By combining the results for the two sums, we get \begin{align*} &\sum_{r=1}^n \frac{1}{r(r+1)(r+3)} \\ & \qquad = \frac{1}{3}\left(1+\frac{1}{2}+\frac{1}{3}-\frac{1}{n+1}-\frac{1}{n+2}-\frac{1}{n+3}\right)-\frac{1}{2}\left(\frac{1}{2}+\frac{1}{3}-\frac{1}{n+2}-\frac{1}{n+3}\right) \\ & \qquad = \frac{1}{3}+\frac{1}{6}+\frac{1}{9}-\frac{1}{4}-\frac{1}{6}-\frac{1}{3(n+1)}+\left(\frac{1}{n+2}+\frac{1}{n+3}\right)\left(\frac{1}{2}-\frac{1}{3}\right) \\ & \qquad = \frac{7}{36}-\frac{1}{3(n+1)}+\frac{2n+5}{6(n+2)(n+3)} \\ & \qquad = \frac{7}{36}+\frac{(2n+5)(n+1)-2(n+2)(n+3)}{6(n+1)(n+2)(n+3)} \\ & \qquad = \frac{7}{36}-\frac{3n+7}{6(n+1)(n+2)(n+3)}. \end{align*}

We could alternatively write $\dfrac{1}{r(r+1)(r+3)} = \dfrac{A}{r}+\dfrac{B}{r+1}+\dfrac{C}{r+3}$. Finding the constants in the usual way gives $\dfrac{1}{r(r+1)(r+3)} = \dfrac{1/3}{r}-\dfrac{1/2}{r+1}+\dfrac{1/6}{r+3}.$ Note that $\dfrac{1}{3}-\dfrac{1}{2}+\dfrac{1}{6} = 0$, which means that most of the terms cancel (as before).
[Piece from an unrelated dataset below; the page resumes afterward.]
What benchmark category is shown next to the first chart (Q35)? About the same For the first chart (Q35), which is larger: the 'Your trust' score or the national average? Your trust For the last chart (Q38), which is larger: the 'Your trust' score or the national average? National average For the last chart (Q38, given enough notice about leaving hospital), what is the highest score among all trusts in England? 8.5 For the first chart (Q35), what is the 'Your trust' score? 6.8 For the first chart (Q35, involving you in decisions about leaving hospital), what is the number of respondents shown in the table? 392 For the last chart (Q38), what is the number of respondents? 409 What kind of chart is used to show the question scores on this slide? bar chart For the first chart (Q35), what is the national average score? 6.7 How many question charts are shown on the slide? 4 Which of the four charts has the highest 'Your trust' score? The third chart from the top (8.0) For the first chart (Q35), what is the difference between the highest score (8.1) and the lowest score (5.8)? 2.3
This leaves us with $\sum_{r=1}^n \frac{1}{r(r+1)(r+3)} = \dfrac{11}{18}-\dfrac{5}{12}-\dfrac{1}{2(n+1)}+\dfrac{1}{6}\left(\dfrac{1}{n+1}+\dfrac{1}{n+2} + \dfrac{1}{n+3}\right)$ $= \frac{7}{36}-\frac{3n+7}{6(n+1)(n+2)(n+3)}.$

Check: when $n = 2$, LHS $= \dfrac{1}{8}+ \dfrac{1}{30}=\dfrac{19}{120}$, and RHS $= \dfrac{7}{36}-\dfrac{13}{360} = \dfrac{19}{120}$.